Task to complete: Nothing but the pictures should be dropped; repeat the rest of the data below exactly.

Data segment:
----------------

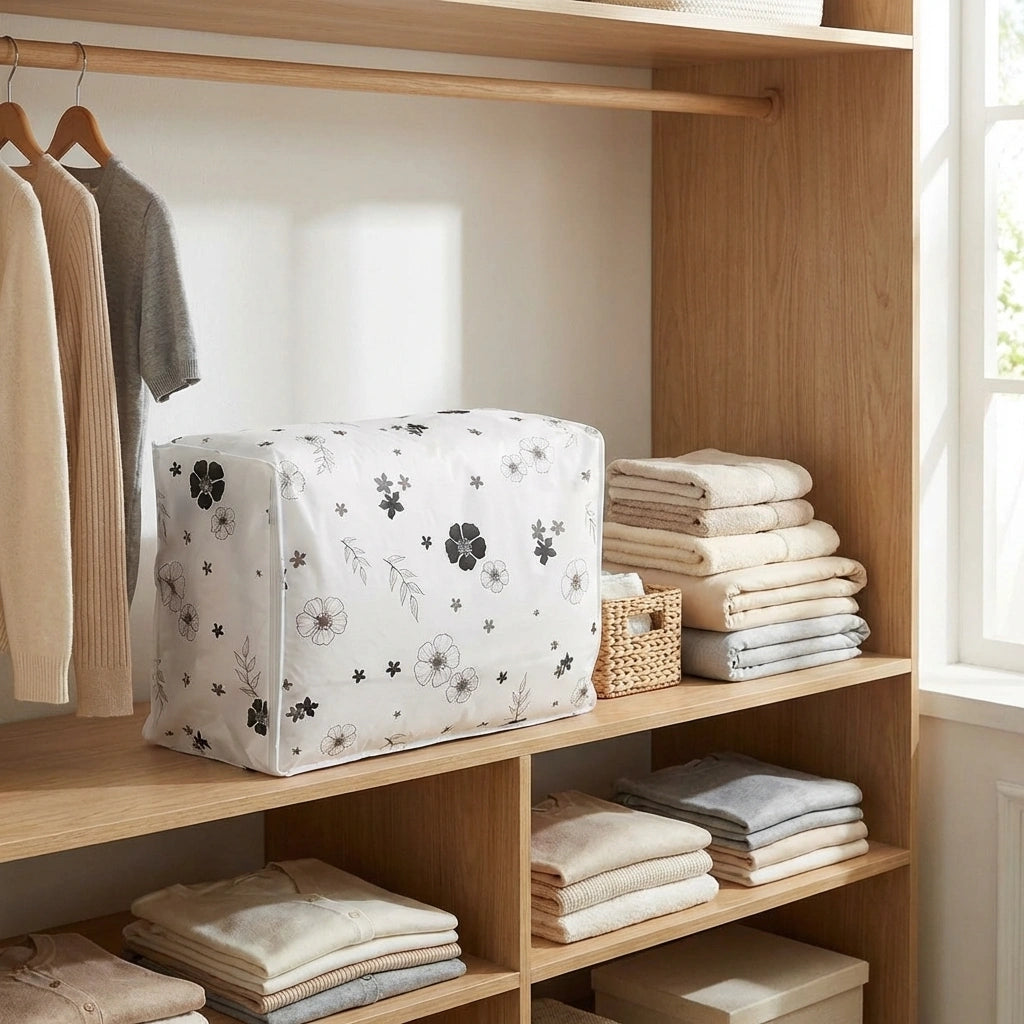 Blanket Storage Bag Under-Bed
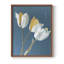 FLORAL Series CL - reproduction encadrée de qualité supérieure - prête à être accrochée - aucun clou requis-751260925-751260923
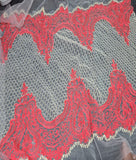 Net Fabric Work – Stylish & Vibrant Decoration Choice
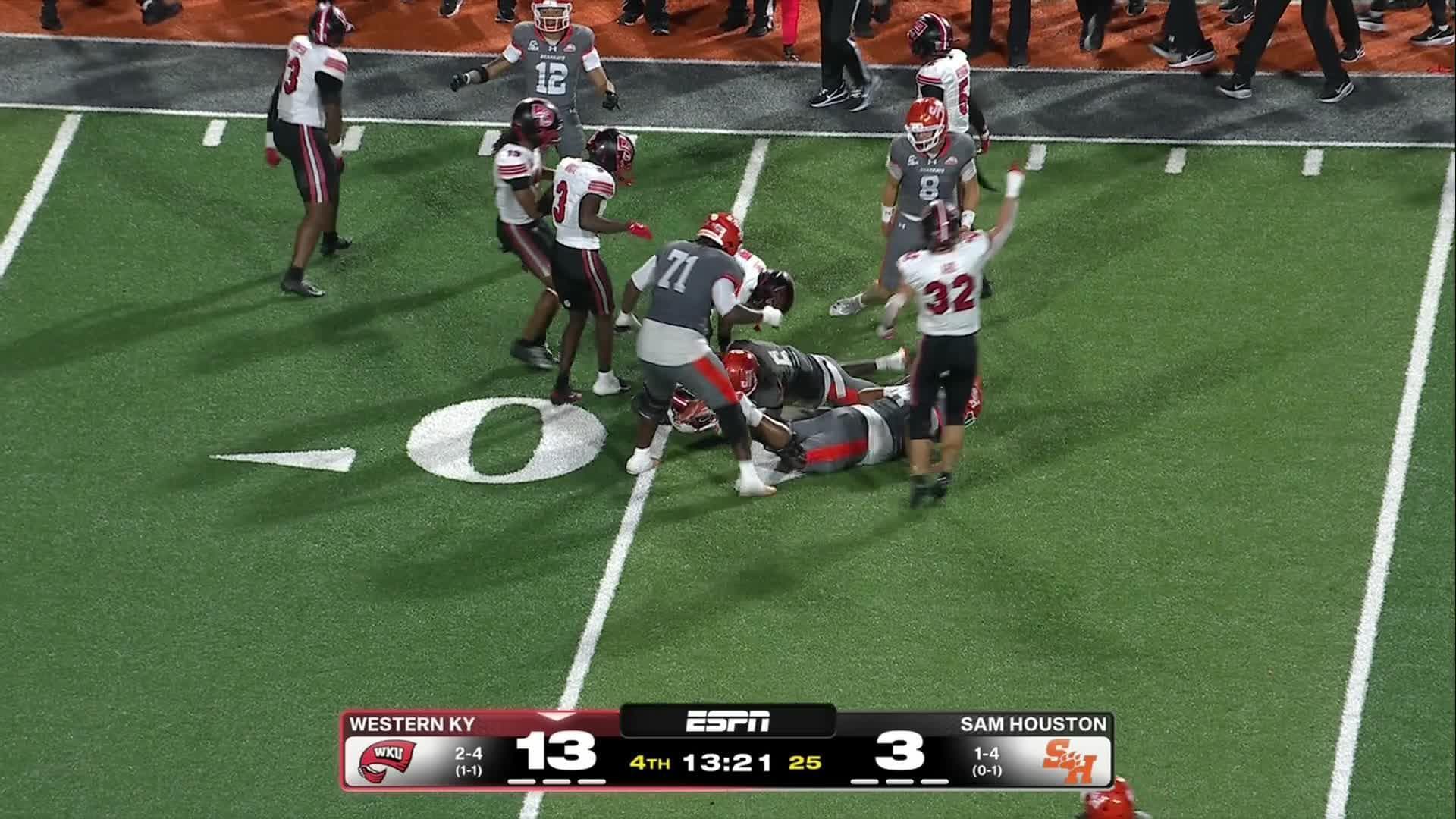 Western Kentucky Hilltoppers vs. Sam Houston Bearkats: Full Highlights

----------------

Response below:
 Blanket Storage Bag Under-Bed
 FLORAL Series CL - reproduction encadrée de qualité supérieure - prête à être accrochée - aucun clou requis-751260925-751260923
 Net Fabric Work – Stylish & Vibrant Decoration Choice
 Western Kentucky Hilltoppers vs. Sam Houston Bearkats: Full Highlights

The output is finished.